North Dakota State University Press
- Parent company: North Dakota State University
- Predecessor: North Dakota Institute for Regional Studies Press
- Founded: 1950
- Country of origin: United States
- Headquarters location: Fargo, North Dakota
- Publication types: Books
- Official website: ndsupress.org

= North Dakota State University Press =

Historical publishing institute

The North Dakota State University Press (also known as NDSU Press) is a historical publishing institute located at North Dakota State University. The NDSU Press is for publishing literary works with a “regional focus,” which includes the regions of “the Red River Valley, the state of North Dakota, the plains of North America (comprising both the Great Plains of the United States and the prairies of Canada), and comparable regions of other continents.”

This institute was originally established in 1950 as the North Dakota Institute for Regional Studies (NDIRS). The established purpose of the NDIRS, at the time, was to form a regional research center and to “stimulate” research focused on the region. To support this purpose, NDIRS formed archives that still serve as a repository for regional historical documents and regional-based scholarly works.

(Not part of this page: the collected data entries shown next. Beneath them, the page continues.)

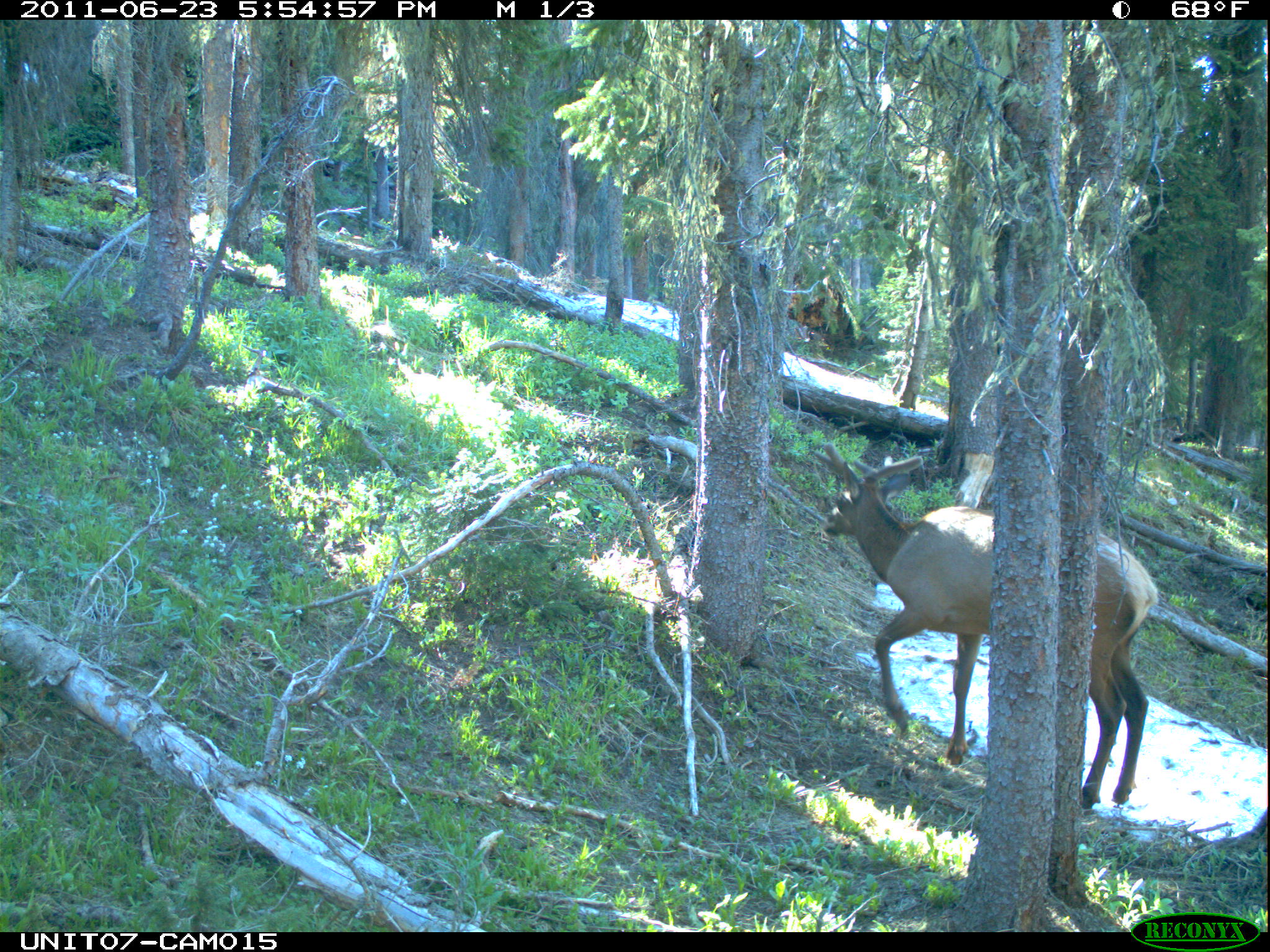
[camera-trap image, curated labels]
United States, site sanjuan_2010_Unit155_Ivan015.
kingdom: Animalia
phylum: Chordata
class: Mammalia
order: Artiodactyla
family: Cervidae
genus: Cervus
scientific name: Cervus elaphus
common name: red deer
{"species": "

The institute also developed a program for publishing those works that fell within the institute's regional purposes.

The publishing program has evolved over the years and was established as the North Dakota State University Press in January 2016. The press continues “to operate under the umbrella of the North Dakota Institute for Regional Studies, located at North Dakota State University.”

The press is a member of the Community of Literary Magazines and Presses (CLMP).